■ Page excerpt ■

Content starts

How Is Avascular Necrosis Treated?
The goals of treatment for AVN include improving your use of the affected joint, stopping further damage to the bone, and ensuring bone and joint survival.
If you have an early-stage form of Kummell disease, your doctor may prescribe medications to manage pain and/or inflammation. Physical therapy (PT) may be included in your treatment plan. A physical therapist can teach you how to exercise safely to protect your joints and bones while building strength, flexibility and endurance.
Though non-surgical treatments may help keep pain at bay, they are generally a temporary solution for people with Kummel disease. In many cases, spine surgery is necessary to prevent the condition from progressing to a point that it harms your quality of life.
Spine surgery for Kummel disease may have several purposes, depending on your specific symptoms. As such, your surgeon may use a single surgical approach or combine techniques to give you the best possible outcome. For example:
- If you have a spinal vertebral fracture, your doctor may perform vertebroplasty or kyphoplasty to stabilize the compression fracture.
- If you have developed abnormal kyphosis, your doctor may recommend osteotomy (surgical removal of bone) combined with spinal instrumentation and fusion. This combination of surgical procedures can reduce the size of the kyphotic curve, realign the spine and stabilize it.
- Some patients with Kummel disease have pain and neurological symptoms, such as numbness or weakness. If symptoms are caused by nerve compression, a spinal decompression surgery (such as a foraminotomy) may be recommended to relief pressure on pinched nerves and prevent potentially permanent nerve damage.
Another surgical option for AVN is known as core decompression. This procedure involves removing the inner layer of bone, which reduces pressure within the bone, increases blood flow to the bone, and allows more blood vessels to form.
Core decompression works best in people who are in the earliest stages of avascular necrosis, often before the collapse of a joint. This procedure may reduce pain and slow progression of bone and joint destruction.
After core decompression, your surgeon may implant bone graft to help stimulate new bone growth and healing. Bone graft transplants healthy bone from a part of the body, such as the leg, to the diseased area. Several synthetic bone grafts are also available. Depending on the location and extent of the surgery, expect a lengthy recovery period, usually from 6 to 12 months.

Content ends

■ What is being asked ■
Write out the part of the avascular necrosis treatment text starting at "Spine surgery for" and ending at "and stabilize it.", keeping every word unchanged. The data that comes next is separate material, apart from the text on avascular necrosis treatment.

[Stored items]
Content starts

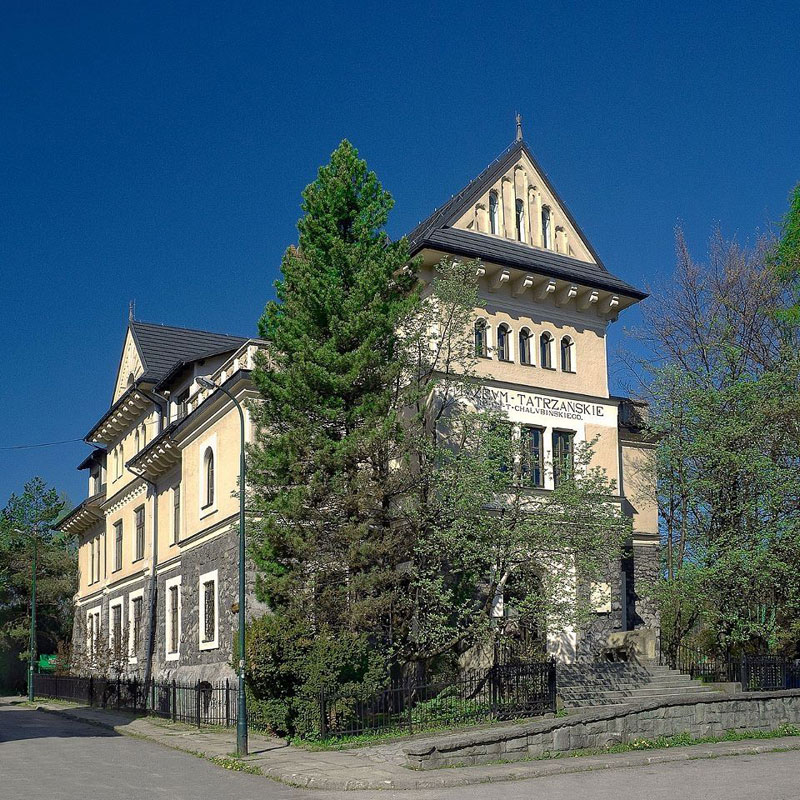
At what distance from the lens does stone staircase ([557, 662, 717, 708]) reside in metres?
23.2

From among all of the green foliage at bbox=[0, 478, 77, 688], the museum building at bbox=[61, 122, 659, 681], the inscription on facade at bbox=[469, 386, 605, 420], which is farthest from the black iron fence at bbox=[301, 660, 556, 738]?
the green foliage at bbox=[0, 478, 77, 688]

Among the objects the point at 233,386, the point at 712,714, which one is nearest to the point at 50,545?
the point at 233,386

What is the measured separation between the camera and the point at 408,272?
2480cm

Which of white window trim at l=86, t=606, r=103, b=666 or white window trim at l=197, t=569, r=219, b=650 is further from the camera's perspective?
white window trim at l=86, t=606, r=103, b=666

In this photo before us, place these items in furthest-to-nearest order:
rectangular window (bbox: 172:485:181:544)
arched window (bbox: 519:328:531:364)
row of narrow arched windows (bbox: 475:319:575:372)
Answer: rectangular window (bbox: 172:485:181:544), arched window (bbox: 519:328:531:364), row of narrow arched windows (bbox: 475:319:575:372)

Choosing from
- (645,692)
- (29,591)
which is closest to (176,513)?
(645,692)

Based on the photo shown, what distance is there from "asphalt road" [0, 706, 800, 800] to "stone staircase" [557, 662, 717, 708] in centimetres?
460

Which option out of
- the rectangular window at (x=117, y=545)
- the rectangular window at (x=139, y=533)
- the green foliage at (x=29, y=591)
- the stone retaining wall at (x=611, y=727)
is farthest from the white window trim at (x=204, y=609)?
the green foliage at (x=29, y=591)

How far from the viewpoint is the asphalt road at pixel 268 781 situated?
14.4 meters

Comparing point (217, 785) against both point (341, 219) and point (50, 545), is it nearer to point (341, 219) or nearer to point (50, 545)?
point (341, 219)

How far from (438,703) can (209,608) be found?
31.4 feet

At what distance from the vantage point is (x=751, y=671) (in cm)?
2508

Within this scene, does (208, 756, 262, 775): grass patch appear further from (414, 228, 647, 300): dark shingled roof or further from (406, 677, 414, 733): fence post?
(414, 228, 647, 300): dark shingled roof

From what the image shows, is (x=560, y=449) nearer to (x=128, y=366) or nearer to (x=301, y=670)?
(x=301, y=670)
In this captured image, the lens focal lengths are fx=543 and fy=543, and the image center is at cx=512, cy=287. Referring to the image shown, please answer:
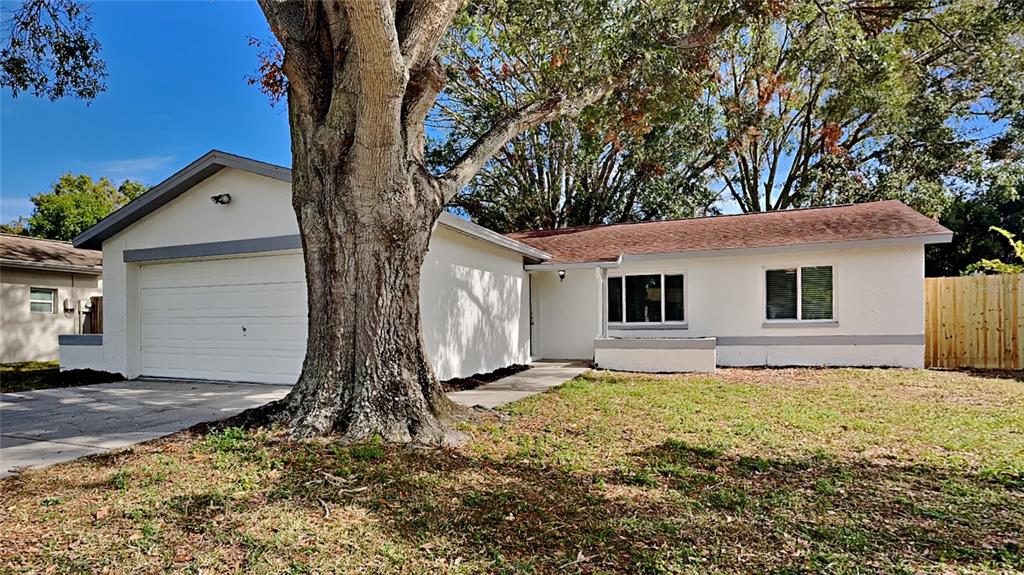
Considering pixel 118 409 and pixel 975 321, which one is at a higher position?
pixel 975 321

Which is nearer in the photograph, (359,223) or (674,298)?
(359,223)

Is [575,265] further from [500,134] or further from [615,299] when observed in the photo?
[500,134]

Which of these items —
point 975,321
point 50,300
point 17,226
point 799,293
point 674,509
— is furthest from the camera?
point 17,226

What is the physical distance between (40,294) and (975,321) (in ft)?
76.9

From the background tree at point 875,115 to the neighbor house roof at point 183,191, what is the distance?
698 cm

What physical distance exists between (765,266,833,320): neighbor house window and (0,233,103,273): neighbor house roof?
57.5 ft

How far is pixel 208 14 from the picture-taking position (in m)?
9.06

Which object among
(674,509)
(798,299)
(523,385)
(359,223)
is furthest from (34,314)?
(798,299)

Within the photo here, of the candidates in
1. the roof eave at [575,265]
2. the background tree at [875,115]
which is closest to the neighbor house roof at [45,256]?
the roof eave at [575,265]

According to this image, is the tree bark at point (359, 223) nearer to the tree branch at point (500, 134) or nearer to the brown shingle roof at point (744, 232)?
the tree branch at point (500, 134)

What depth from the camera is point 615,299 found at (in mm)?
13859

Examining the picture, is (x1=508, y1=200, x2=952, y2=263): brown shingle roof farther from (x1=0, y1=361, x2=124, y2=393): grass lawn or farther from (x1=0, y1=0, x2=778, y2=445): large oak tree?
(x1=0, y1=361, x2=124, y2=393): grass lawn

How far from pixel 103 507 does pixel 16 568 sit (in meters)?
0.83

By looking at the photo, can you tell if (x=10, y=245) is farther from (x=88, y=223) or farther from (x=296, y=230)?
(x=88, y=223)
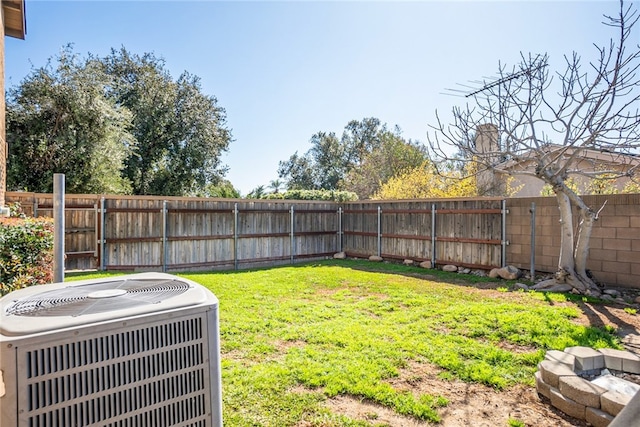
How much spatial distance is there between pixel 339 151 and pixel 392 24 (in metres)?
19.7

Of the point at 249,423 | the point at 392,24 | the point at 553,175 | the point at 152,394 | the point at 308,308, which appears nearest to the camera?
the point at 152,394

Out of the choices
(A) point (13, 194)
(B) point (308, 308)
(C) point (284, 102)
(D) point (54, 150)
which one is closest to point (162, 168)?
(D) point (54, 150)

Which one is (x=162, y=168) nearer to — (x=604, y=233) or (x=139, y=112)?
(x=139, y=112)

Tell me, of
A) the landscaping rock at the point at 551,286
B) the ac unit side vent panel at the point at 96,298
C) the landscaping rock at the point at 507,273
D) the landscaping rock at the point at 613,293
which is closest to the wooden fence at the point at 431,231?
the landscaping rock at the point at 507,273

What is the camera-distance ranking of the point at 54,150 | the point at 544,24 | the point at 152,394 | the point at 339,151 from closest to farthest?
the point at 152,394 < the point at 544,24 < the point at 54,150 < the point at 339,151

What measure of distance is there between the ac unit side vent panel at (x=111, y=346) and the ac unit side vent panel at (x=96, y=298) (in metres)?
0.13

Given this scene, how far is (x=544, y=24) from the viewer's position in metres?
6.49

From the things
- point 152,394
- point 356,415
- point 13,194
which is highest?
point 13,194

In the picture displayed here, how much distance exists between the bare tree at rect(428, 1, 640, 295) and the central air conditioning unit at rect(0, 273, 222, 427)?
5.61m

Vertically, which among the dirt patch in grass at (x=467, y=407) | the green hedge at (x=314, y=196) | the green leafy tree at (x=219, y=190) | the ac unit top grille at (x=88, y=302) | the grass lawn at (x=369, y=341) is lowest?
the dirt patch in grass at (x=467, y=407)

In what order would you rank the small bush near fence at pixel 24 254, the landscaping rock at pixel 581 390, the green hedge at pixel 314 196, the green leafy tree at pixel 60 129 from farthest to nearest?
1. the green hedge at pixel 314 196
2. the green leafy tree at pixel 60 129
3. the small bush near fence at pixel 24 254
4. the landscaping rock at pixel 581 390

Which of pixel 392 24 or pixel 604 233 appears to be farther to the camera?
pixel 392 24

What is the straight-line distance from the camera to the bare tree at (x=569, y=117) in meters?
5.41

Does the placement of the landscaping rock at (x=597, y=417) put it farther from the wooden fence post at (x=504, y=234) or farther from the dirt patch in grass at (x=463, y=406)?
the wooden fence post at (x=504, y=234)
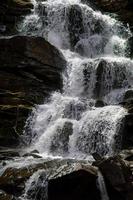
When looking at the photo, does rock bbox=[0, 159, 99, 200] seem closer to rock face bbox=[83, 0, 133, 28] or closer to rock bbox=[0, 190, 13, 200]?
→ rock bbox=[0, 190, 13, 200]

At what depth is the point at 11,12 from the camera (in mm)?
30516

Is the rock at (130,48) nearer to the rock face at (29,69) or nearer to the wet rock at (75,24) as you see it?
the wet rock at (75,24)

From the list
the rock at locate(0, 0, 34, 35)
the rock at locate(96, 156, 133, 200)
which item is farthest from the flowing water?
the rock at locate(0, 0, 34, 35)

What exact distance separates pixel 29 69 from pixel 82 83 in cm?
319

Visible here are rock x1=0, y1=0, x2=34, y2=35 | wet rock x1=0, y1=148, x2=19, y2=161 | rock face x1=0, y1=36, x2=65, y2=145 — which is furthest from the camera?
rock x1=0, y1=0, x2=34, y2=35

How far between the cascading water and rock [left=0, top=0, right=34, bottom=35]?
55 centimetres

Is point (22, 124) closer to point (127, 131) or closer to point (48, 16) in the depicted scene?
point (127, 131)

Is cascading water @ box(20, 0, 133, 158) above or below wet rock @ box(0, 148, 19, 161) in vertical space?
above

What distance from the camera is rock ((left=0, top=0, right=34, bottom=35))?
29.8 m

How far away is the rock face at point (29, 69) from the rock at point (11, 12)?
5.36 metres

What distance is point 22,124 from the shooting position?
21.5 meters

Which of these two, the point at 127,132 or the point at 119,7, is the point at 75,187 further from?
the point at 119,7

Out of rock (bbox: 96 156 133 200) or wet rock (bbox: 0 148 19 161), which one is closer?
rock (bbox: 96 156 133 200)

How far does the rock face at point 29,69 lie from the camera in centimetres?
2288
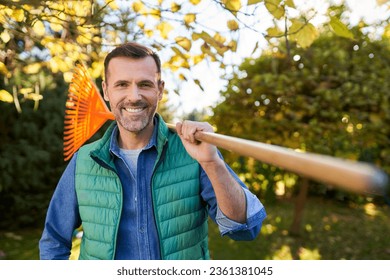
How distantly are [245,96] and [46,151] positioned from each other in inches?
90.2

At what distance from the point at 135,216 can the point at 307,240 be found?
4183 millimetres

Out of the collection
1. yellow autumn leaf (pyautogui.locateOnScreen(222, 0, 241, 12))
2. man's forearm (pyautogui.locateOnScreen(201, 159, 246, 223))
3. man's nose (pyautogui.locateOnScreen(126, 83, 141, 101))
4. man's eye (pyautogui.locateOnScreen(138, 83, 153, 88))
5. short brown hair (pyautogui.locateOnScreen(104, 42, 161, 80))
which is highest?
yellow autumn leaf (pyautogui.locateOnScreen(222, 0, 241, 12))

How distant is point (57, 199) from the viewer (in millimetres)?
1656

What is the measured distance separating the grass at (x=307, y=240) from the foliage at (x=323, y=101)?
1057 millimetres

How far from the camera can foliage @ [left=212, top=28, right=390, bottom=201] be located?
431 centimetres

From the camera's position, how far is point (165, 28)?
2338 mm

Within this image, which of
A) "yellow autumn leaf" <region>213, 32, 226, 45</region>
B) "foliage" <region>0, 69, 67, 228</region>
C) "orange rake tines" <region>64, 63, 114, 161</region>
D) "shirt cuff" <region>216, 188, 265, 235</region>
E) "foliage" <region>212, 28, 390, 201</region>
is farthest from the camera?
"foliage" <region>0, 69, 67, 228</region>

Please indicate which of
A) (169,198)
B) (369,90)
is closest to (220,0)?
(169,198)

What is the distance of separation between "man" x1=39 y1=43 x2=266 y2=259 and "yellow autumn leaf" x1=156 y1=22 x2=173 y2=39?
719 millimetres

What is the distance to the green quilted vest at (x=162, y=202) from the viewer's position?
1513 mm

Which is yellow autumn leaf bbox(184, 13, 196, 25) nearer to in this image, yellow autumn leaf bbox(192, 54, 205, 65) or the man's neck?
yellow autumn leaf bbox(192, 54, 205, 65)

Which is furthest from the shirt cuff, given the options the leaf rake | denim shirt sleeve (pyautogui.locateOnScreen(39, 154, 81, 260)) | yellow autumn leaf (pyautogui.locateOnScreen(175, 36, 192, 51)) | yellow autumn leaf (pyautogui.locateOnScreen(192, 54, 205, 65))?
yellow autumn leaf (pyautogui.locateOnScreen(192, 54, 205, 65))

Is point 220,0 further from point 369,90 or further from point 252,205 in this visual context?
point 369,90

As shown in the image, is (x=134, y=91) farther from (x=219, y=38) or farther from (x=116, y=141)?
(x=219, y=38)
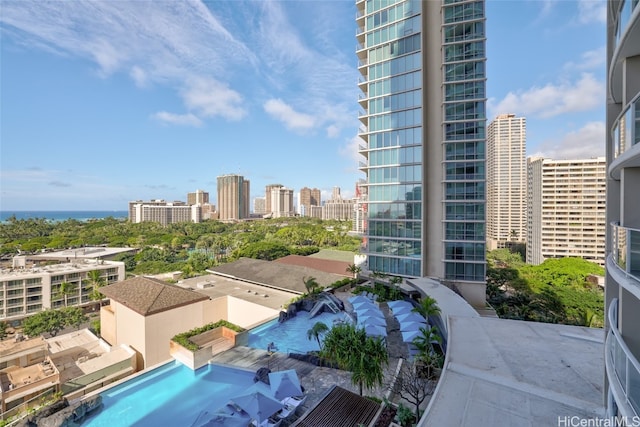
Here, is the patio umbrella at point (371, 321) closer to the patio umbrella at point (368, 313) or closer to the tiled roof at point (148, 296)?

Content ends

■ Answer below ■
Spine surgery for Kummel disease may have several purposes, depending on your specific symptoms. As such, your surgeon may use a single surgical approach or combine techniques to give you the best possible outcome. For example:
- If you have a spinal vertebral fracture, your doctor may perform vertebroplasty or kyphoplasty to stabilize the compression fracture.
- If you have developed abnormal kyphosis, your doctor may recommend osteotomy (surgical removal of bone) combined with spinal instrumentation and fusion. This combination of surgical procedures can reduce the size of the kyphotic curve, realign the spine and stabilize it.